:: TEXT PROVIDED ::

Alfie Kohn challenged these
widely accepted premises, and with them the very idea of
classroom "management," when the original edition of Beyond Discipline
was published in 1996. Since then, his path-breaking book has invited
hundreds of thousands of educators to question the assumption that problems
in the classroom are always the fault of students who don’t do what they’re
told; instead, it may be necessary to reconsider what it is that they’ve been
told to do - or to learn. Kohn shows how a fundamentally cynical view of
children underlies the belief that we must tell them exactly how we expect
them to behave and then offer "positive reinforcement" when they obey.
Just as memorizing someone
else's right answers fails to promote students'
intellectual development, so does complying with someone
else's expectations for how to act fail to help students
develop socially or morally. Kohn contrasts the idea of
discipline, in which things are done to students to
control their behavior, with an approach in which we work
with students to create caring communities where
decisions are made together.

:::

■ EXERCISE REQUIREMENTS:
1. Transcribe the description of Beyond Discipline from "Alfie Kohn challenged" up to and including "when they obey.".
2. According to the description of Beyond Discipline, in what year was the book's original edition published?

:: EXERCISE DATA ::

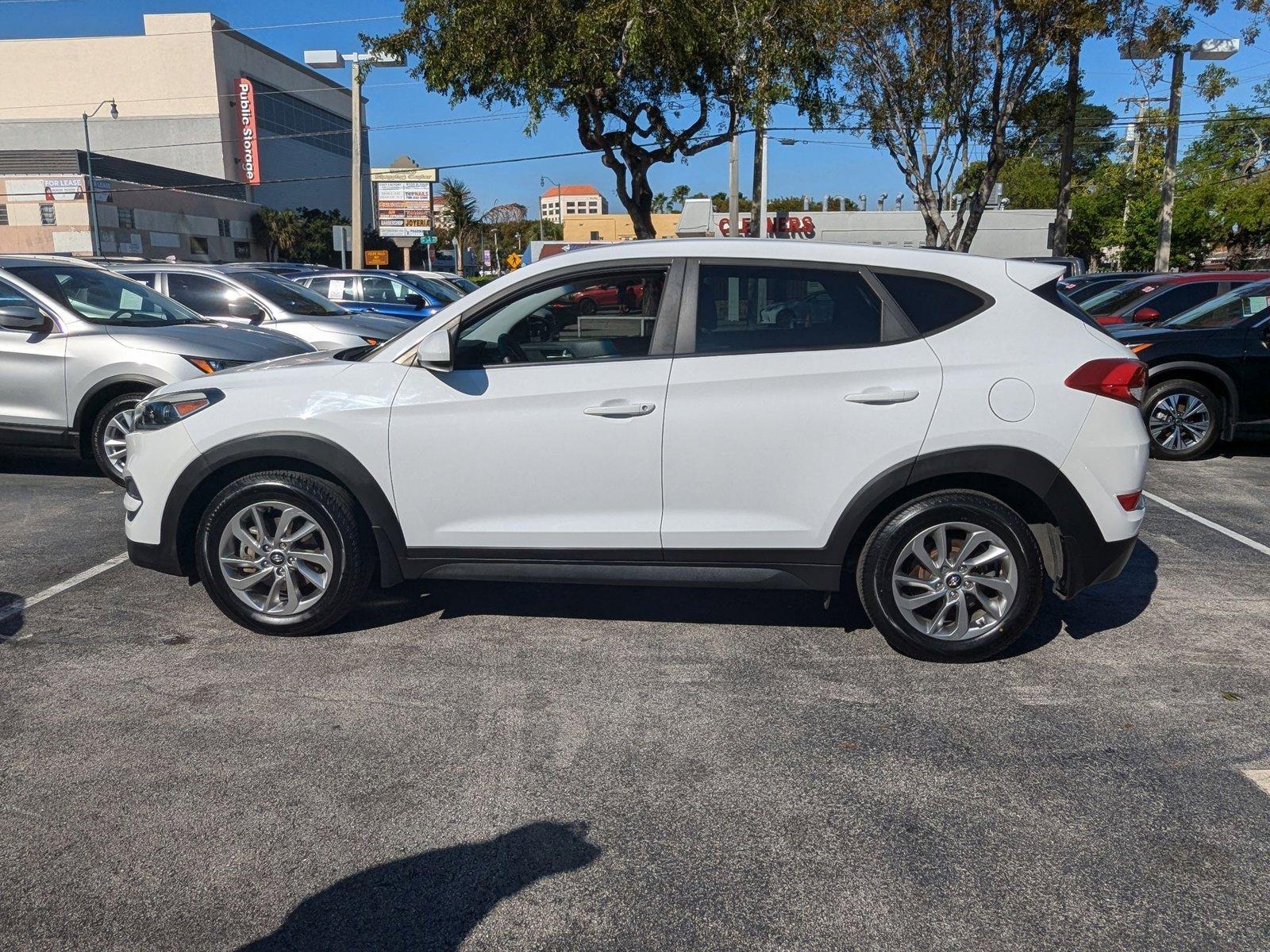 2016 Hyundai TUCSON Vehicle Photo in Miami, FL 33135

:::

■ RESULTS OF THE TASKS:
1.
Alfie Kohn challenged these
widely accepted premises, and with them the very idea of
classroom "management," when the original edition of Beyond Discipline
was published in 1996. Since then, his path-breaking book has invited
hundreds of thousands of educators to question the assumption that problems
in the classroom are always the fault of students who don’t do what they’re
told; instead, it may be necessary to reconsider what it is that they’ve been
told to do - or to learn. Kohn shows how a fundamentally cynical view of
children underlies the belief that we must tell them exactly how we expect
them to behave and then offer "positive reinforcement" when they obey.

2. 1996